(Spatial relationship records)
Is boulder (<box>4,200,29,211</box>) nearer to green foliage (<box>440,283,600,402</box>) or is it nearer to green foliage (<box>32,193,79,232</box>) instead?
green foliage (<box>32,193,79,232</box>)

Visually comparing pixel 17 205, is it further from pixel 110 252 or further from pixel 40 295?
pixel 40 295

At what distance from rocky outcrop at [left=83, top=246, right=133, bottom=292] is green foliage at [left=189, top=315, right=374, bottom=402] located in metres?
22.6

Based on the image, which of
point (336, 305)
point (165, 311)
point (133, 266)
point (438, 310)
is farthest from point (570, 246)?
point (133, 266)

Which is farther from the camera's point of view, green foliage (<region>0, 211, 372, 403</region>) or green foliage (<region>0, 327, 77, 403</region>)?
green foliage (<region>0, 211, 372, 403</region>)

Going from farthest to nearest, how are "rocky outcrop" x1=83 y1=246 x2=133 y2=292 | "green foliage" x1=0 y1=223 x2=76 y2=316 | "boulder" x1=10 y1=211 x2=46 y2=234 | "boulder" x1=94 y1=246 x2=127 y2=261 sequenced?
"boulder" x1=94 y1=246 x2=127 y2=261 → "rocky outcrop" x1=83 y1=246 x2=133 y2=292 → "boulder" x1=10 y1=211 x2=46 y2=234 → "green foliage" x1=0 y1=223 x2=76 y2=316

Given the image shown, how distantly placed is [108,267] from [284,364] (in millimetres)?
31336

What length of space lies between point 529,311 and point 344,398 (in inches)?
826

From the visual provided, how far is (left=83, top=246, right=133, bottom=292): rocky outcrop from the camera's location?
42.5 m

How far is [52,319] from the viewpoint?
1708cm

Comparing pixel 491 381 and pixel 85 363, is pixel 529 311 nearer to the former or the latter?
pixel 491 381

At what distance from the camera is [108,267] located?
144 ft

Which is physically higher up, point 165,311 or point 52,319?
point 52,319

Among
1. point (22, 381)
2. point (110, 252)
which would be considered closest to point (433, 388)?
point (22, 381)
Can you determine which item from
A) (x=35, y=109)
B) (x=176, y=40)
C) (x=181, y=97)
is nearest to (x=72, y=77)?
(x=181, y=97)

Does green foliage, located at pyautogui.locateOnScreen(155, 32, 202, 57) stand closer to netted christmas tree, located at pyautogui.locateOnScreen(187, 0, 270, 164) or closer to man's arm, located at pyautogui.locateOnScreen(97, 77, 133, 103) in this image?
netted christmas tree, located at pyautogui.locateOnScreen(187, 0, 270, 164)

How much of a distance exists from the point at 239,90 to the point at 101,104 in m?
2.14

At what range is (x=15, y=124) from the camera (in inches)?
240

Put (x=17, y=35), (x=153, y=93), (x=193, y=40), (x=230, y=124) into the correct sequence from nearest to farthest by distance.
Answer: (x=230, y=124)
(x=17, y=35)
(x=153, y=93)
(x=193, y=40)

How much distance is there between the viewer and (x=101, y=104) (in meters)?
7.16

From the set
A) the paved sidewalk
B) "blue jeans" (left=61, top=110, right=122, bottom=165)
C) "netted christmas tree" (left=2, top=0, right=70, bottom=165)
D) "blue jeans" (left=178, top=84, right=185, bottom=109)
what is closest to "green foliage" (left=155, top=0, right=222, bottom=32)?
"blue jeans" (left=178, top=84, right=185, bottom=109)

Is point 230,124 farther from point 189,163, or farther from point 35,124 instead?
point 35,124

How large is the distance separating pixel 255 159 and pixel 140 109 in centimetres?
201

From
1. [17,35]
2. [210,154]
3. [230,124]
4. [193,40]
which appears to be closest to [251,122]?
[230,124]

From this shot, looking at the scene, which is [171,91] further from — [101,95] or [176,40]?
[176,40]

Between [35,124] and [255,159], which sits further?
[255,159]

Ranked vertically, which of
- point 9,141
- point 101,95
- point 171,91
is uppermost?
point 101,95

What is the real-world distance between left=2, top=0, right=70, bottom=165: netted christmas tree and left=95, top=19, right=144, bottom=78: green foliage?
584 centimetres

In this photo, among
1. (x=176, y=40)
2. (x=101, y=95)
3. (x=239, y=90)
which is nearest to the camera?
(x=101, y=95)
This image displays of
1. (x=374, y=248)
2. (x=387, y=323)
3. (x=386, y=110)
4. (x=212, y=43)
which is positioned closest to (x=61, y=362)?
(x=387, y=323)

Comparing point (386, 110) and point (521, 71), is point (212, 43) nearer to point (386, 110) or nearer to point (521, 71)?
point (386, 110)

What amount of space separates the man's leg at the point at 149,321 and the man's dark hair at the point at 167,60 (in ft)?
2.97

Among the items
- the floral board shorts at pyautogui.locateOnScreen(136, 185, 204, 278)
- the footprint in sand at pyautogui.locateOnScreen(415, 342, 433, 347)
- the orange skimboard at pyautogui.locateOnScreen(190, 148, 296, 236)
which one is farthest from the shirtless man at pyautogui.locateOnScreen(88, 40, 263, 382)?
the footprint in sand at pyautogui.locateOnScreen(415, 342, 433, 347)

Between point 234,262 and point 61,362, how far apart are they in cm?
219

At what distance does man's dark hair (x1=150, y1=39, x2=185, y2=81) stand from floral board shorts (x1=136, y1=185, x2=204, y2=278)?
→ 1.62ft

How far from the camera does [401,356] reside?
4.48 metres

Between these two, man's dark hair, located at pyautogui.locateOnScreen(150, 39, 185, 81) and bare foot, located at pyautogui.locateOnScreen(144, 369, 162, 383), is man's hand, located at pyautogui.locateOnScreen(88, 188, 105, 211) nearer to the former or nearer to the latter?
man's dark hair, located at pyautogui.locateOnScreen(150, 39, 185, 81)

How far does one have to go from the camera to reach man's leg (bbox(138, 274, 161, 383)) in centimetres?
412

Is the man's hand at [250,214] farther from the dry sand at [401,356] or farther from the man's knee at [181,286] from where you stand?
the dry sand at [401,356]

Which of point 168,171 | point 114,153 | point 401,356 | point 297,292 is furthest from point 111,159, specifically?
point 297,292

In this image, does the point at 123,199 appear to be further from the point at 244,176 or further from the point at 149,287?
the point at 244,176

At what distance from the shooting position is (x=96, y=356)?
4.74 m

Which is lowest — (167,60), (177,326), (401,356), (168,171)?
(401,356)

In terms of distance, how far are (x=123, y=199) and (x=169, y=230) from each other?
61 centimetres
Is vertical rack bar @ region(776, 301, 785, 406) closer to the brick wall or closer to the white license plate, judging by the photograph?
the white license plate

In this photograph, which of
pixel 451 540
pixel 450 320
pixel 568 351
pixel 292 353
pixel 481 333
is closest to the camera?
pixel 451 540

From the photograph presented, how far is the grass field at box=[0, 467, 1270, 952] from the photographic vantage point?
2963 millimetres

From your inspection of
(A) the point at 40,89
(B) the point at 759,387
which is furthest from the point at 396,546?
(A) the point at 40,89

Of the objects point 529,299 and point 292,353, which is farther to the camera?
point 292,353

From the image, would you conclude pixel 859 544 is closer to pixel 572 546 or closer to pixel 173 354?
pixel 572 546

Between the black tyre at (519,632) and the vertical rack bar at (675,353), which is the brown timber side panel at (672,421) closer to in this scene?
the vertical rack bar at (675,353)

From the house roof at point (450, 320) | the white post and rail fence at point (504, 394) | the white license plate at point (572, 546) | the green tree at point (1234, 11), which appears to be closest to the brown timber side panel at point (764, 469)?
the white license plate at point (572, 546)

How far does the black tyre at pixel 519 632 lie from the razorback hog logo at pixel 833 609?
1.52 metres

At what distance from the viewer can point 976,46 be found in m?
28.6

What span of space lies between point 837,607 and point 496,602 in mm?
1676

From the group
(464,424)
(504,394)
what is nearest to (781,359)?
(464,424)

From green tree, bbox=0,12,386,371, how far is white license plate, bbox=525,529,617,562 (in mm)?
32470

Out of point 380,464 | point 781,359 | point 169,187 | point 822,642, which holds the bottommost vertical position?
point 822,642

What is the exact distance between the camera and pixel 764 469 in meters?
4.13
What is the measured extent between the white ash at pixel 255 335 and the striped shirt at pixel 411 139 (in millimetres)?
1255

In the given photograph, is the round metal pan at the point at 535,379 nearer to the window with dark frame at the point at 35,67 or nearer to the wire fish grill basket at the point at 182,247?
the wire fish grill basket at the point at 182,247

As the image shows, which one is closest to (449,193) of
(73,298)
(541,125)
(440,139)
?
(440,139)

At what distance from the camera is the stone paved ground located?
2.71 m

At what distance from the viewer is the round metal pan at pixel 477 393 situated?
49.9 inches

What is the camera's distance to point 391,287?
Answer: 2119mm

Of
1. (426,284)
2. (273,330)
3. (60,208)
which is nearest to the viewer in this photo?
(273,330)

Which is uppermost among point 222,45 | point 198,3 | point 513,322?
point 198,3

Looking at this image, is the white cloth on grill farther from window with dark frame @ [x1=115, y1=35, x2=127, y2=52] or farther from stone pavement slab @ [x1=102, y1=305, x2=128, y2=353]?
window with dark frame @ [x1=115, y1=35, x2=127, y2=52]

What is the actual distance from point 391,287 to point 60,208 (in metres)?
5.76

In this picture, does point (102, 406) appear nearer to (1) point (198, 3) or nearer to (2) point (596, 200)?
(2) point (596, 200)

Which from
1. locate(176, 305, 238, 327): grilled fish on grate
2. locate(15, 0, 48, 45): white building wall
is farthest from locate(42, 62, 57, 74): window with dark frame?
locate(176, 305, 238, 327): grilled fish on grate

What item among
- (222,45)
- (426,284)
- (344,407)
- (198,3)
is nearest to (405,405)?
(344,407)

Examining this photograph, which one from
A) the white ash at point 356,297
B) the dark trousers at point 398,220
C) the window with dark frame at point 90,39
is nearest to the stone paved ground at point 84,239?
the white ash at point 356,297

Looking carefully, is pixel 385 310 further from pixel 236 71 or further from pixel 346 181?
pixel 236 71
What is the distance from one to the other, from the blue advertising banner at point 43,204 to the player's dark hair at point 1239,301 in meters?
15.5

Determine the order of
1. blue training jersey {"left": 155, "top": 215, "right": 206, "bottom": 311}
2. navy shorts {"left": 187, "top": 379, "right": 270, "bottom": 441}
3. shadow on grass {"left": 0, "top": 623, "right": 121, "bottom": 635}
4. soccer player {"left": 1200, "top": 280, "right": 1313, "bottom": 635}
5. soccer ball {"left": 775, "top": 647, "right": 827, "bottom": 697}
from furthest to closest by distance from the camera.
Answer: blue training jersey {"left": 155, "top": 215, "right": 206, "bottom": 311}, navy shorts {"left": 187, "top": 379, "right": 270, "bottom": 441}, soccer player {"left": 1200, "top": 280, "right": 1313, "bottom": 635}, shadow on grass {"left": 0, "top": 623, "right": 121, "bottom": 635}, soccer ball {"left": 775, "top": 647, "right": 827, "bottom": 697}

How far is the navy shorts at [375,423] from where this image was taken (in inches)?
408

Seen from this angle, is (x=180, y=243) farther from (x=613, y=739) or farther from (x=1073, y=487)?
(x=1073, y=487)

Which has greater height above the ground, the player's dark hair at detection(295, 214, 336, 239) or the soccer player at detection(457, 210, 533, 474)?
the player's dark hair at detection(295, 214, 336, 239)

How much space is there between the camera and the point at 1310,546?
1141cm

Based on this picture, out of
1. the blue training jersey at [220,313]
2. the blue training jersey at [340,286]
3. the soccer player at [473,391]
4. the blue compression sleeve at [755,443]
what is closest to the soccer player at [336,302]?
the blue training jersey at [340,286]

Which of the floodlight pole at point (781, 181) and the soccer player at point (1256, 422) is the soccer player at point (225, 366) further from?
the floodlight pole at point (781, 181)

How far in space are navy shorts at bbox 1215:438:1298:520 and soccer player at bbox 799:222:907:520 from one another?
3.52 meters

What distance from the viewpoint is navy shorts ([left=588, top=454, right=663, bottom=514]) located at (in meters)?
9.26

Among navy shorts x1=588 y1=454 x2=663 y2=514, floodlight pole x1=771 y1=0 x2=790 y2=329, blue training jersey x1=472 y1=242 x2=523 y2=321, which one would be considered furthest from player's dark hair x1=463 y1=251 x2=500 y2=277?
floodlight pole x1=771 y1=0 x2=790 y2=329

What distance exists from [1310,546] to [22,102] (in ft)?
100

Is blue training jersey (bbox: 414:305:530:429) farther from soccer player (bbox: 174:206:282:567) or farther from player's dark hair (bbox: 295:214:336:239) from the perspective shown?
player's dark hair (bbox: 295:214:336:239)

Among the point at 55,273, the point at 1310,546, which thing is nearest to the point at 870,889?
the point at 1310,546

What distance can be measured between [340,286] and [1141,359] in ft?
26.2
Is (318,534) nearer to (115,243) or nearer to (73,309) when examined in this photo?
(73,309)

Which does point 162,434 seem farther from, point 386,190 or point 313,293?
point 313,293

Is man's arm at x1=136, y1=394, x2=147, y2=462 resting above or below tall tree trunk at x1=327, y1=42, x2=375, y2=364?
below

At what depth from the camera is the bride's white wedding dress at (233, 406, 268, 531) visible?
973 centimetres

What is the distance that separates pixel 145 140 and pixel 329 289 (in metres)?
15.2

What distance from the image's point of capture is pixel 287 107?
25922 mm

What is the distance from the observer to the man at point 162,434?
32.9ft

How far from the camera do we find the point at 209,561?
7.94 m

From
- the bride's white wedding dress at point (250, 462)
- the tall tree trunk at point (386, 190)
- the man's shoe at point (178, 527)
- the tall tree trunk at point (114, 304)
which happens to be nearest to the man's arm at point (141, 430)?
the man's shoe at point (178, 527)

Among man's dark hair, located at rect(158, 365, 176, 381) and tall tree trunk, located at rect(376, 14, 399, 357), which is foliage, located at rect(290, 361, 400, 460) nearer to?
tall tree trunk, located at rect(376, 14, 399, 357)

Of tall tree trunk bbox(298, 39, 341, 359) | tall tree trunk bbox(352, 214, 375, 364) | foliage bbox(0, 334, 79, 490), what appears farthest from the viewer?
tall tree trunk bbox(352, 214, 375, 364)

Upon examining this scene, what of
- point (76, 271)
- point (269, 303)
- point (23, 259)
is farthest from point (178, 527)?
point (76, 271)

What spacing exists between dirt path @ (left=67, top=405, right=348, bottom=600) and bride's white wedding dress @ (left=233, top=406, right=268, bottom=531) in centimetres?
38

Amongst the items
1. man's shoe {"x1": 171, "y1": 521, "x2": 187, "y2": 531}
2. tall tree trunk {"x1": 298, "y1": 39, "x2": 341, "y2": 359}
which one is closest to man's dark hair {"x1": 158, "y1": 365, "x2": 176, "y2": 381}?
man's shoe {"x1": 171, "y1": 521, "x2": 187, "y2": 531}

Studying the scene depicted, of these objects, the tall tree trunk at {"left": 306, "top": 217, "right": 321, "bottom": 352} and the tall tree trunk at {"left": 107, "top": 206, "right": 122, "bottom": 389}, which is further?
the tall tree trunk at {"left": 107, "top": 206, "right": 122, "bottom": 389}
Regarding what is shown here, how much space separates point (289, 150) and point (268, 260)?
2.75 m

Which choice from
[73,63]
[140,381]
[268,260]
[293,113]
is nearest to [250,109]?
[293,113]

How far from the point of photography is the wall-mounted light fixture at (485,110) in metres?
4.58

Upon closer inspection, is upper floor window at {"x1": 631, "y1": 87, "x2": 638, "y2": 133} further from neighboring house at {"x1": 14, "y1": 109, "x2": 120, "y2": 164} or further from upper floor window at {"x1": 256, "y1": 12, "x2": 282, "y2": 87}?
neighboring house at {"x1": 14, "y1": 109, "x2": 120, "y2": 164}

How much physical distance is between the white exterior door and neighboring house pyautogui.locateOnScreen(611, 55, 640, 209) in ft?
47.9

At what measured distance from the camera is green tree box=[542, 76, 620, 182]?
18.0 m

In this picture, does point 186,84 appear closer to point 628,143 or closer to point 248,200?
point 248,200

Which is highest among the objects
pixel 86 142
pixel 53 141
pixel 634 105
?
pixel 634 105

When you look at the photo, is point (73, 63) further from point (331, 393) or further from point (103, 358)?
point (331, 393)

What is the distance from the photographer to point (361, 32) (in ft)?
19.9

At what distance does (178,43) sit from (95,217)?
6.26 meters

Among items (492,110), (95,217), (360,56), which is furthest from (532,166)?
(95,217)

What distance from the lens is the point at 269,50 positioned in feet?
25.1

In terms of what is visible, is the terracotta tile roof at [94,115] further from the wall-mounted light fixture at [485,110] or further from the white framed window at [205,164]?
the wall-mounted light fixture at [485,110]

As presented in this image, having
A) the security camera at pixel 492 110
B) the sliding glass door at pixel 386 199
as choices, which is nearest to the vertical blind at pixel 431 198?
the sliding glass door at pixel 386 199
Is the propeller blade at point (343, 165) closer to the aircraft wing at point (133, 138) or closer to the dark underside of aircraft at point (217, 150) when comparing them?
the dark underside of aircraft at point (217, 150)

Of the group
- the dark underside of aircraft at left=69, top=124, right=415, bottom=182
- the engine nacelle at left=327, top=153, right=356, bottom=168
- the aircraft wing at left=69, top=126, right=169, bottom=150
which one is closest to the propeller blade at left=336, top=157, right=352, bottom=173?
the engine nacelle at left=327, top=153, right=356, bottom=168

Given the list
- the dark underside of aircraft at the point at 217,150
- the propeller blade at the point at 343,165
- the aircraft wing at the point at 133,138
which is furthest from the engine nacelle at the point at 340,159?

*WHAT YOU ARE ASKED TO DO:* Rewrite the records from the line containing "What is the distance from the photographer" through the end of the records as a numbered list, omitting blank lines.

*TASK ANSWER:*
1. What is the distance from the photographer to point (361, 32) (in ft)?
2. 19.9
3. At what distance does (178,43) sit from (95,217)?
4. 6.26 meters
5. Among items (492,110), (95,217), (360,56), which is furthest from (532,166)?
6. (95,217)
7. What distance from the lens is the point at 269,50 positioned in feet?
8. 25.1
9. In terms of what is visible, is the terracotta tile roof at [94,115] further from the wall-mounted light fixture at [485,110] or further from the white framed window at [205,164]?
10. the wall-mounted light fixture at [485,110]
11. As presented in this image, having
12. A) the security camera at pixel 492 110
13. B) the sliding glass door at pixel 386 199
14. as choices, which is nearest to the vertical blind at pixel 431 198?
15. the sliding glass door at pixel 386 199
16. Is the propeller blade at point (343, 165) closer to the aircraft wing at point (133, 138) or closer to the dark underside of aircraft at point (217, 150) when comparing them?
17. the dark underside of aircraft at point (217, 150)
18. Of the group
19. - the dark underside of aircraft at left=69, top=124, right=415, bottom=182
20. - the engine nacelle at left=327, top=153, right=356, bottom=168
21. - the aircraft wing at left=69, top=126, right=169, bottom=150
22. which one is closest to the propeller blade at left=336, top=157, right=352, bottom=173?
23. the engine nacelle at left=327, top=153, right=356, bottom=168
24. Given the list
25. - the dark underside of aircraft at the point at 217,150
26. - the propeller blade at the point at 343,165
27. - the aircraft wing at the point at 133,138
28. which is furthest from the engine nacelle at the point at 340,159?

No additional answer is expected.